Wednesday, March 30, 2011

Thoughts on Ascending Armor Class

      A lot of people like the Ascending AC thing. I'll admit that, on paper, I like it. It grates against my Old Fart sensibilities, but I'm open minded, so I had decided to use it (should I ever actually run a game of WhiteBox).
     Then one of the tenets of old school play came to mind. In order to facilitate player engagement, and a sense of control over one's own fate, players have more and more claimed the right to make all the rolls for their characters. It was not always thus. In fact, in the LBB (Pg 10 of Men and Magic) under Determination of Abilities, it is laid plain that the referee actually rolls player character stats:
     "Prior to the character selection by players it is necessary for the referee to roll three six-sided dice in order to rate each as to various abilities, and thus aid them in selecting a role."
Isn't that a fine kettle of fish?
     Of course, DMs were expected to roll anything the character could not immediately determine the success of, such as hiding and moving silently.
     What does all that have to do with Ascending AC? In a word: unpredicability.
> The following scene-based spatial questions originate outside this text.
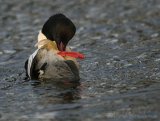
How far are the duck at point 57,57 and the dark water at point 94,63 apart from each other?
22 cm

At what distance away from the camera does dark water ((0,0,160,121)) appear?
962 centimetres

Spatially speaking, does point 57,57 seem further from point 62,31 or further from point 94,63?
point 94,63

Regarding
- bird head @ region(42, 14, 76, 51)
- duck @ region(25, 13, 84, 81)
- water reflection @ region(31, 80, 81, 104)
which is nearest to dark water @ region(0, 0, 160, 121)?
water reflection @ region(31, 80, 81, 104)

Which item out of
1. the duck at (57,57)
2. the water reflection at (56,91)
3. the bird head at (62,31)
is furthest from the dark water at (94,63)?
the bird head at (62,31)

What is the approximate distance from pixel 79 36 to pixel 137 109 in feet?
24.6

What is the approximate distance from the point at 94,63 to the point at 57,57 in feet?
6.31

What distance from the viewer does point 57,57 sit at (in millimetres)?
11516

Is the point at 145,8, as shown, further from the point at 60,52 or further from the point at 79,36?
the point at 60,52

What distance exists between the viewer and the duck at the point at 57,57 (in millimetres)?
11547

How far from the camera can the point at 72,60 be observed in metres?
11.7

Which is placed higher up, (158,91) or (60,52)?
(60,52)

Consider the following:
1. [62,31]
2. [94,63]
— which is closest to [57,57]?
[62,31]

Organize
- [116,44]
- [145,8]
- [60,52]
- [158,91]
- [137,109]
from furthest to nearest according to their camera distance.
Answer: [145,8] < [116,44] < [60,52] < [158,91] < [137,109]

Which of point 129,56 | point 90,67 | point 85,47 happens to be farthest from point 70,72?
point 85,47
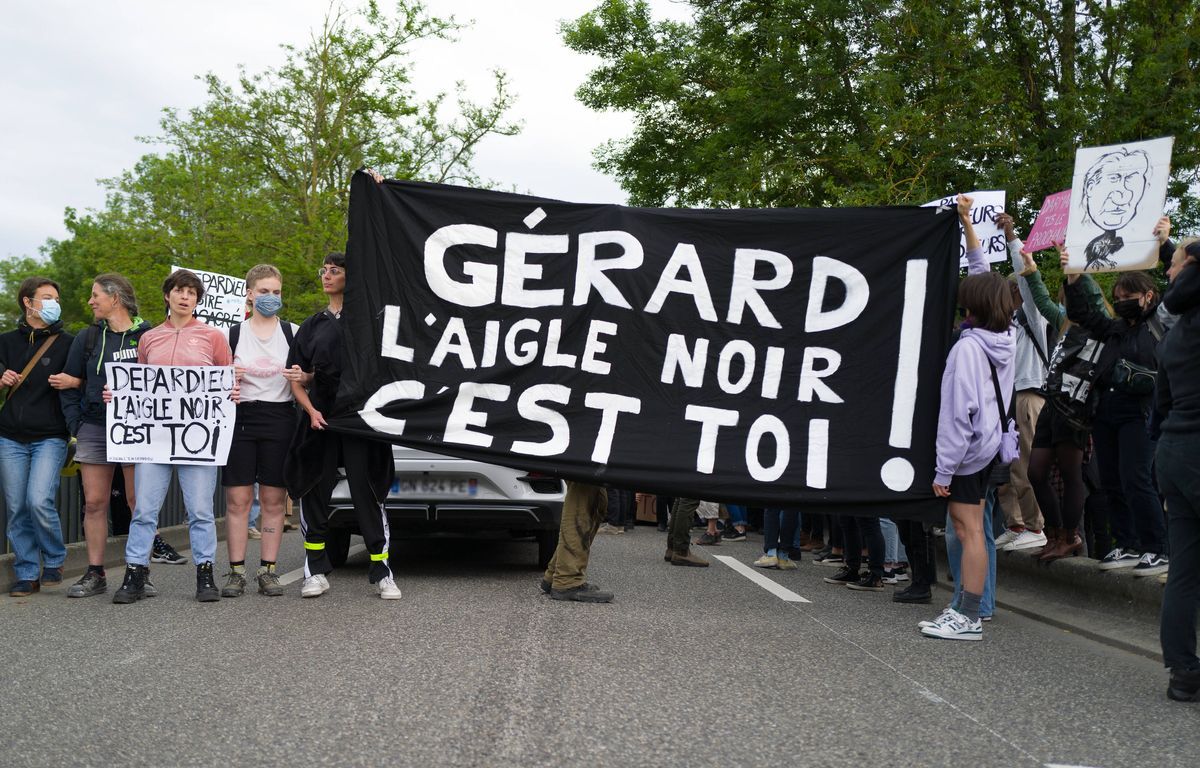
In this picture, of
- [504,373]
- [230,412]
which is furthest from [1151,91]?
[230,412]

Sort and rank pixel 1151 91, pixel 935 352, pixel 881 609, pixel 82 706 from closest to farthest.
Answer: pixel 82 706, pixel 935 352, pixel 881 609, pixel 1151 91

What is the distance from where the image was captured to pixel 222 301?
521 inches

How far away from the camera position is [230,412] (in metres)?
6.40

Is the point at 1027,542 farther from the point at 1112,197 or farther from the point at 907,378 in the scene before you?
the point at 1112,197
With AAC it is assumed that the player always knows what he needs to roll in order to hit. That's the whole point of it, to streamline combat by establishing a more intuitive method for determing what the player needs to roll. But that doesn't leave much room for the mysterious or unpredictable, now does it?
     Descending AC, or more to the point, an actual to-hit table, is a horse of another color. With that the DM tells the player that the bandits are wearing leather armor, except the chief who has chain. Great. So, they know what they normally need to roll to hit chain, and smack him one, or so they think. Let's say they needed a 15 to-hit, and rolled spot on. They gleefully reach for the damage die, and you say "Nope. No good. You missed."
     Wait a minute, they think. What the hell just happened? One of two things. Either this guy is slippery as hell, or that chain is magic. But who knows for sure?

     The new games and systems have their own design goals. The designers set out to deliver a certain experience at the gaming table, and their designs reflect that. It is always important to remember that. They are trying to deliver to you their vision of the best system, and therefore, experience, that they possibly can. If your vision jives with theirs, then great. If not, then I ask, is newer really better? In this case, I think I'll be coming up with something that allows me to inject some mystery into opponents. Maybe not exactly the Descending AC system, but something similar, to be sure.